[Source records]
━━━━━━━━━━━━━━━━━━━━━━━━━━━━━━

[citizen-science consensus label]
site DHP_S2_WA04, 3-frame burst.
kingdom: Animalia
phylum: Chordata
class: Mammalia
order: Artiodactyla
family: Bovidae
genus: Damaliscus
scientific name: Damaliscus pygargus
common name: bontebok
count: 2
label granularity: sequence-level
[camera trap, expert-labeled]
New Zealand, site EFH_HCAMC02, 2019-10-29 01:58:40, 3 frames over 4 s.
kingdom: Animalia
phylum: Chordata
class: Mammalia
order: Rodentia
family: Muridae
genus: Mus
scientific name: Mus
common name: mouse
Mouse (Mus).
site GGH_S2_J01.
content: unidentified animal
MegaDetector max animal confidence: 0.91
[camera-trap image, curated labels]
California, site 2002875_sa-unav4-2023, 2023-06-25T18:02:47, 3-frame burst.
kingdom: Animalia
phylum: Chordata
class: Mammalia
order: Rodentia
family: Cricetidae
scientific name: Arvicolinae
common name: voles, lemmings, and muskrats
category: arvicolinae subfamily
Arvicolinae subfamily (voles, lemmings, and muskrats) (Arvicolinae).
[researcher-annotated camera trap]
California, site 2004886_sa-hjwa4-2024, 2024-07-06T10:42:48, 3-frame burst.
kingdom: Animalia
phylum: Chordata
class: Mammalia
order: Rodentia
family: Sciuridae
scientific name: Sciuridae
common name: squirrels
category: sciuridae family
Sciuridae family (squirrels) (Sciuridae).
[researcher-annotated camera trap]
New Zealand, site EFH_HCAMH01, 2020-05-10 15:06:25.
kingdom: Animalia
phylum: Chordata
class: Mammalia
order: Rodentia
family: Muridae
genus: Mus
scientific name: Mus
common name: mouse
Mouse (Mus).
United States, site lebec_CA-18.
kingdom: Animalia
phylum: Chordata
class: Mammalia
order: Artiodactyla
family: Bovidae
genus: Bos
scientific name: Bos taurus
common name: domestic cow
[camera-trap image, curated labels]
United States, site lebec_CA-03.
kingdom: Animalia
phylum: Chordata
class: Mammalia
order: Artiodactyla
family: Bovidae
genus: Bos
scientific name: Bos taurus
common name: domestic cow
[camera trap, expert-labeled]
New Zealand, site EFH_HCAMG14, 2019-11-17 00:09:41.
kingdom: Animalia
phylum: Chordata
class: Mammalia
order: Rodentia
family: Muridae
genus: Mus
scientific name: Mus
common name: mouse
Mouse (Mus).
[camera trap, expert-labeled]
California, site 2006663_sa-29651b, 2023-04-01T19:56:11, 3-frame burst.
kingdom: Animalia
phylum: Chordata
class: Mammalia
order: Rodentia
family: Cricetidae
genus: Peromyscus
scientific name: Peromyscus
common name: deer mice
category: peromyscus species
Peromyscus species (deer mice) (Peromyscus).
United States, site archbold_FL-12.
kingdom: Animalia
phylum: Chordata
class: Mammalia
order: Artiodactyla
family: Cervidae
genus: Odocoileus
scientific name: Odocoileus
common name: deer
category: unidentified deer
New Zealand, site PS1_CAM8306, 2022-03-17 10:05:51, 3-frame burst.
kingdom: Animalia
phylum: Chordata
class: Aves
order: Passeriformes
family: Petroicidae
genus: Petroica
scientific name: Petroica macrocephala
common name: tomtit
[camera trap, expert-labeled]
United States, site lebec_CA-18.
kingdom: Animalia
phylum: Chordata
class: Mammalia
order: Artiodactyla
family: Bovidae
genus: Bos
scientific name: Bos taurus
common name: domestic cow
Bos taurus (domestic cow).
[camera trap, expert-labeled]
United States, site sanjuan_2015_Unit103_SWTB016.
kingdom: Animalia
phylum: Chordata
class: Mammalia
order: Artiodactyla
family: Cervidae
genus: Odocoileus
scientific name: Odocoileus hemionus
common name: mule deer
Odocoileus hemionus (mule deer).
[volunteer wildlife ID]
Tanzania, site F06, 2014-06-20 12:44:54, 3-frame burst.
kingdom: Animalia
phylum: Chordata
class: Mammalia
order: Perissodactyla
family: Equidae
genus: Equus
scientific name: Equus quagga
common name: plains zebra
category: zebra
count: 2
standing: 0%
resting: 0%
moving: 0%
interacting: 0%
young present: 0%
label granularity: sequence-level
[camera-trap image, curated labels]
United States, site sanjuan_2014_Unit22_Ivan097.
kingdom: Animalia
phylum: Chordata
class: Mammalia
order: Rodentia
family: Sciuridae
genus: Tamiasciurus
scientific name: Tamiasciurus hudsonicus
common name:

━━━━━━━━━━━━━━━━━━━━━━━━━━━━━━

Work instructions - Whenever a line of the entries contains the string "Zealand", copy that line.

Exercise response -
New Zealand, site EFH_HCAMC02, 2019-10-29 01:58:40, 3 frames over 4 s.
New Zealand, site EFH_HCAMH01, 2020-05-10 15:06:25.
New Zealand, site EFH_HCAMG14, 2019-11-17 00:09:41.
New Zealand, site PS1_CAM8306, 2022-03-17 10:05:51, 3-frame burst.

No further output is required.